US carrier Verizon launched its mobile 5G network in the US yesterday, a week early, as part of an attempt to scupper South Korean’s claim to be the first.
Claim and counterclaim: South Korea says it beat the US by a few hours because three of its carriers—SK Telecom, KT, and LG Uplus—launched 5G services at 11 p.m. local time on Wednesday. However, Verizon has dismissed this as a “PR stunt,” since the services were only launched for six celebrities rather than the public.
Early: Verizon launched a 5G service on the same day in parts of Chicago and Minneapolis, a week ahead of its planned launch date. Ordinary consumers in South Korea will be able to connect to 5G services starting tomorrow, when Samsung’s Galaxy S10 5G, the first smartphone with built-in 5G, goes on sale. China is sensibly yet to join the fight, but its carriers are surely not far behind.
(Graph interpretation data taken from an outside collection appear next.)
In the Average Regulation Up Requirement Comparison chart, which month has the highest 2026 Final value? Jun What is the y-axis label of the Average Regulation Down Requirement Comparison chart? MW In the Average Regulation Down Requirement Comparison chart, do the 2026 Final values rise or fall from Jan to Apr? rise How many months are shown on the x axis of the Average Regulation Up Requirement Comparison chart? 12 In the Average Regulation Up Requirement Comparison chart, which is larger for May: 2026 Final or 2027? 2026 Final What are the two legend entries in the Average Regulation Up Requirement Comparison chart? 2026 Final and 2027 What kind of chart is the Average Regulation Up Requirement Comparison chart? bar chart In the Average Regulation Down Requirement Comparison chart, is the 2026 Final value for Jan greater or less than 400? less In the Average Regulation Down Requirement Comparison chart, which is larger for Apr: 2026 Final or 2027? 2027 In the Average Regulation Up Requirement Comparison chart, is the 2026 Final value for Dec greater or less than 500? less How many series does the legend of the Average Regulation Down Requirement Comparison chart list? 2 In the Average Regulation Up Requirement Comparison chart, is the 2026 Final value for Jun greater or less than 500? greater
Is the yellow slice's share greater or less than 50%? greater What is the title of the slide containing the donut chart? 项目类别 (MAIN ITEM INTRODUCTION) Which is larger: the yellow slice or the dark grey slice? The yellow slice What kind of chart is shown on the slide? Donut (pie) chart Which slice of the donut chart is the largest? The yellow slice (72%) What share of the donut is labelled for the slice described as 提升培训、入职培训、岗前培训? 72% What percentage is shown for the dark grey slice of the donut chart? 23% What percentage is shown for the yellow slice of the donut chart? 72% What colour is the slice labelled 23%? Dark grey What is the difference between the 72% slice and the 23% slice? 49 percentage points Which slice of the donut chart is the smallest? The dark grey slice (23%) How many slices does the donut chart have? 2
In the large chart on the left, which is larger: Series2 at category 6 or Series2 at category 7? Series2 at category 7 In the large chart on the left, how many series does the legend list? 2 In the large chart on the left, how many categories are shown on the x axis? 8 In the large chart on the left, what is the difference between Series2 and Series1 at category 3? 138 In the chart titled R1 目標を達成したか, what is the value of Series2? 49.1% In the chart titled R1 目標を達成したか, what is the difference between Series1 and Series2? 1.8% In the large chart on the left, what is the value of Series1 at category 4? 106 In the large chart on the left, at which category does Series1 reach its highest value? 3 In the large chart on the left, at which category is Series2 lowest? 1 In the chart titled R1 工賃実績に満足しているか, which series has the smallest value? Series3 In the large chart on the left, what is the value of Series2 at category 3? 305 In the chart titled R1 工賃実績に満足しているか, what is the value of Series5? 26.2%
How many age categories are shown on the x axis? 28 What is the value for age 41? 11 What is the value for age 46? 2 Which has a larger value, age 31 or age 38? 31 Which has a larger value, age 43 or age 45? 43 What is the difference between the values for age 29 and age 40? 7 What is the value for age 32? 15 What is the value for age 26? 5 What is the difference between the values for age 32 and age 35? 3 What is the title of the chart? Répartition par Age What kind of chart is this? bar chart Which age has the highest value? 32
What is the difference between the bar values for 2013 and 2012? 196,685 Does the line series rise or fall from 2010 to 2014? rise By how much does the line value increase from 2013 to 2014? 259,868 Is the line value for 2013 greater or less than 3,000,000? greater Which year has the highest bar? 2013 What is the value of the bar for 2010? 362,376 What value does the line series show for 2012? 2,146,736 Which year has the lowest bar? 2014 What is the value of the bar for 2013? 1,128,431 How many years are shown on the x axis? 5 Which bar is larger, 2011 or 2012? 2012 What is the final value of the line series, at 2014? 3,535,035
Who cares: If this all sounds faintly ridiculous to you, you’re not alone. The reason that countries, and companies, want to claim the mantle of “first to 5G” is it’s a potentially huge money-earner. Rather than getting bogged down in the arguments back and forth (fun though that is), focus on the main takeaway: 5G services are starting to launch.
Why this matters: People are mostly excited about the promise of ultra-fast 5G speeds: 500 to 1,500 megabits per second. That is many times faster than existing 4G speeds, which tend to be around 20 Mbps. This is the difference between downloading a movie in 20 minutes versus 20 seconds.